### Brief:
Rewrite the lines from the one containing "In the photo, how do" through the one containing "rank from furthest", putting "garden gate" in place of "wooden gate" and keeping everything else the same.
[START OF Data entries]
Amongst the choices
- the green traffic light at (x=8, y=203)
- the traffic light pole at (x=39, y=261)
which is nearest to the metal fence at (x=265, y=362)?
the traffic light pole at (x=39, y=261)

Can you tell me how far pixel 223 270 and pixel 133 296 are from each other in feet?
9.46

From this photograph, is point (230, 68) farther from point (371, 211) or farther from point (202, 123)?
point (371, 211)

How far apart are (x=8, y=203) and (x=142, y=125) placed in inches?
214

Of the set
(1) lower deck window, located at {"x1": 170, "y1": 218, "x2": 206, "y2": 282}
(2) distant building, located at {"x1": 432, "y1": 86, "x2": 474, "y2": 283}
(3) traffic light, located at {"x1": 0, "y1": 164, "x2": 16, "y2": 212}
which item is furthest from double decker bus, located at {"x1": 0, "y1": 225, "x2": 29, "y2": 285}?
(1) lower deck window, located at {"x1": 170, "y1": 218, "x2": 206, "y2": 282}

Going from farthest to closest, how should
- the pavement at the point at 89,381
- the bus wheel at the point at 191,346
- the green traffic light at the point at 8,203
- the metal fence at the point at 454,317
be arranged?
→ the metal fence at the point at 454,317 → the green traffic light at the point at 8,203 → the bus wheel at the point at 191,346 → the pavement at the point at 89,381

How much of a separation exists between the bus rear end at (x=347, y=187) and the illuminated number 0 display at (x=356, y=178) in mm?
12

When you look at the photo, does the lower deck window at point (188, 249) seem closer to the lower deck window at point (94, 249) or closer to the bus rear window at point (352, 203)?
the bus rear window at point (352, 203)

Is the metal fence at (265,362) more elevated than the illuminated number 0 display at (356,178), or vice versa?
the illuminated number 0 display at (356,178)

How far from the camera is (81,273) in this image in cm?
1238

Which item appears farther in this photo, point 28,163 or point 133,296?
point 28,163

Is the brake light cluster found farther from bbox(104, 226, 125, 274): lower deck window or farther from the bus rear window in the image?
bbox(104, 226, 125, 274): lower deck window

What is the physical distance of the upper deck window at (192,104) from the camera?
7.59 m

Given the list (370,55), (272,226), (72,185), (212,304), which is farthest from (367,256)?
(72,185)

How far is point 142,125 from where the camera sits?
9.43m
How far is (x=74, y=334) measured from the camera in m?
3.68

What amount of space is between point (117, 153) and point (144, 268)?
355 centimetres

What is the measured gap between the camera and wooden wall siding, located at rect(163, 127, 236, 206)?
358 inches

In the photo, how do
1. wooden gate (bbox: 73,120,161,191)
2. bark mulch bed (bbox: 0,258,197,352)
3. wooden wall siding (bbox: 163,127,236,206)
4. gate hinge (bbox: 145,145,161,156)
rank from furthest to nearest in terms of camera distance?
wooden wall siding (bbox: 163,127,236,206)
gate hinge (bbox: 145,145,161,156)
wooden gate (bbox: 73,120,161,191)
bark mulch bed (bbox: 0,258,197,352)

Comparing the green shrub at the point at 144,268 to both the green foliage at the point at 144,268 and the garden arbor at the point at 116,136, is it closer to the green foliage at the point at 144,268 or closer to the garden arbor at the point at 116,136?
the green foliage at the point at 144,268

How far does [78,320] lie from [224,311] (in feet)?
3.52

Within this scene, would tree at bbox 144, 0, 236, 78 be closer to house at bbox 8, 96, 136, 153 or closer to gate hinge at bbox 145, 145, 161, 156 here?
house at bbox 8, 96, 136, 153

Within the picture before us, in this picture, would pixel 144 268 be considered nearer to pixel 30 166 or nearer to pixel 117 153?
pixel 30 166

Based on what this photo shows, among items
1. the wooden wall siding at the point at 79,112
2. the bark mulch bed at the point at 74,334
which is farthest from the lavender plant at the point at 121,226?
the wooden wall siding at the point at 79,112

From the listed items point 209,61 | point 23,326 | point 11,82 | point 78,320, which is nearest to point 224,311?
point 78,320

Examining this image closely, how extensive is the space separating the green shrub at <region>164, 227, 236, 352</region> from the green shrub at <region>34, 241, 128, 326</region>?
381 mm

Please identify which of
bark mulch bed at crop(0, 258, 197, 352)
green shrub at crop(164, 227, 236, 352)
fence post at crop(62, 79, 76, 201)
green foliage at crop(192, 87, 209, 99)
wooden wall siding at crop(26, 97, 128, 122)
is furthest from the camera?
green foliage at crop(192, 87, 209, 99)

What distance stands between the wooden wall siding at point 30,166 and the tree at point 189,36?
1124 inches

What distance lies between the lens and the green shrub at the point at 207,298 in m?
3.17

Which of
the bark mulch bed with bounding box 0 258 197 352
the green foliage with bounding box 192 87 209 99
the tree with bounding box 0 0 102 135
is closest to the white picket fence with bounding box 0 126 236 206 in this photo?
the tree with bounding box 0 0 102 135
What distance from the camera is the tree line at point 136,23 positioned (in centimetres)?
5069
[END OF Data entries]
[START OF Data entries]
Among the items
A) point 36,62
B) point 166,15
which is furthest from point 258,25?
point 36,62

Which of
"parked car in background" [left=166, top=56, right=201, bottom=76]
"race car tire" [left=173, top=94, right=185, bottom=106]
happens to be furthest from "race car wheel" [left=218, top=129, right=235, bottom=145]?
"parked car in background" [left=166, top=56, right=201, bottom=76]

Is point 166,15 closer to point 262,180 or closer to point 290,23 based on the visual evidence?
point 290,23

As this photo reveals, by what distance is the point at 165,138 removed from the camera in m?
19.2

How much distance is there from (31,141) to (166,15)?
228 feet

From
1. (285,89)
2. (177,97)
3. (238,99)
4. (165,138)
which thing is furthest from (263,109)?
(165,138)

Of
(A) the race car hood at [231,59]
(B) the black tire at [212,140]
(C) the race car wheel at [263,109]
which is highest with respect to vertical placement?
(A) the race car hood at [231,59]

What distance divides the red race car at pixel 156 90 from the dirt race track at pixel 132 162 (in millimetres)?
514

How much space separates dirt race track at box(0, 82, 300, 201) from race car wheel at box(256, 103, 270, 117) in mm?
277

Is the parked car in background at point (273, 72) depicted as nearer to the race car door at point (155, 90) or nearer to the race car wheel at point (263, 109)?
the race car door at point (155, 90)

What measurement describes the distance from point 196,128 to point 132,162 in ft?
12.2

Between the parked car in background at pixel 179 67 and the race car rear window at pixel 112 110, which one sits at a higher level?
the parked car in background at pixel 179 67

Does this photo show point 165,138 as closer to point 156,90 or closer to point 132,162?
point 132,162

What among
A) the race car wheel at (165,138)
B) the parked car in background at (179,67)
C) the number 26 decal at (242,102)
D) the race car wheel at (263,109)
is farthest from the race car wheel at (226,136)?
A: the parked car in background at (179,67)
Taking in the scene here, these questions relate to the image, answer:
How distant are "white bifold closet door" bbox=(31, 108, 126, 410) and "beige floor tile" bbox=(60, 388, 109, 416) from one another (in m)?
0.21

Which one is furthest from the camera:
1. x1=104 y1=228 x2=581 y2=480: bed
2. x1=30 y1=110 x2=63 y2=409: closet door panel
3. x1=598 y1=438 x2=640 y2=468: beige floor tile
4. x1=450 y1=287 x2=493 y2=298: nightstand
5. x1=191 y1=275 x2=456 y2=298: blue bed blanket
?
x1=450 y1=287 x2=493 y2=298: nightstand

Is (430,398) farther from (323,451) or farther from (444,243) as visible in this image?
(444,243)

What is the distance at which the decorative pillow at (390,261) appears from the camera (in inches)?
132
[END OF Data entries]
[START OF Data entries]
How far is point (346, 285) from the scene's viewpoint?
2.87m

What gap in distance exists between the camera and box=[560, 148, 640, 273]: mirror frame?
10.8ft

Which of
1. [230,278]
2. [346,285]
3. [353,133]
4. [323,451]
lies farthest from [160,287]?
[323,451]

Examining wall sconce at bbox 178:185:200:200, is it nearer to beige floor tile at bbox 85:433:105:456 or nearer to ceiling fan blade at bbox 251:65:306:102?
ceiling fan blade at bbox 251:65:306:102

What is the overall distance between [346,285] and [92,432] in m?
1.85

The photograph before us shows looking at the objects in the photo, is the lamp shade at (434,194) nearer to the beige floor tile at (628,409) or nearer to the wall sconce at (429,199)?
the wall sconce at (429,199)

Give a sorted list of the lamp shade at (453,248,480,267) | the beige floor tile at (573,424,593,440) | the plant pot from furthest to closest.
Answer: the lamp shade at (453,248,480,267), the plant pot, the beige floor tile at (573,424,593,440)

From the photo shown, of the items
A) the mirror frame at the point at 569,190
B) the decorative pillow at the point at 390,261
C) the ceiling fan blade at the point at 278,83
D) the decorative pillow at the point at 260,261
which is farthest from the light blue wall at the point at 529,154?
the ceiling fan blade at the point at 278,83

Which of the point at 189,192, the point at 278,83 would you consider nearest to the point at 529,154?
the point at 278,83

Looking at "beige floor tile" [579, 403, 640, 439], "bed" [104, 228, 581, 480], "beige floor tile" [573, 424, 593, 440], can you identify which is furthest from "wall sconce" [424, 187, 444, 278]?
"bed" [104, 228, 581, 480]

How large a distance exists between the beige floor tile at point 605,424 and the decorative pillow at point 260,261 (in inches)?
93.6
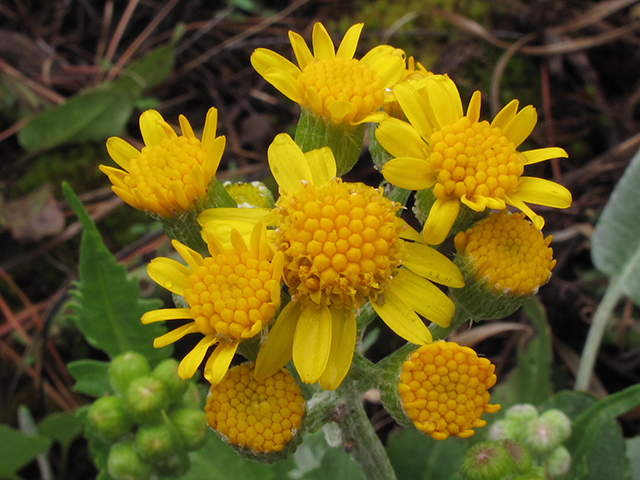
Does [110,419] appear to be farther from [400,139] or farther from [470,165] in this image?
[END OF Data entries]
### Result for this exercise:
In the photo, how do
1. garden gate (bbox: 73,120,161,191)
2. bark mulch bed (bbox: 0,258,197,352)
3. wooden wall siding (bbox: 163,127,236,206)
4. gate hinge (bbox: 145,145,161,156)
rank from furthest to nearest in terms of camera distance?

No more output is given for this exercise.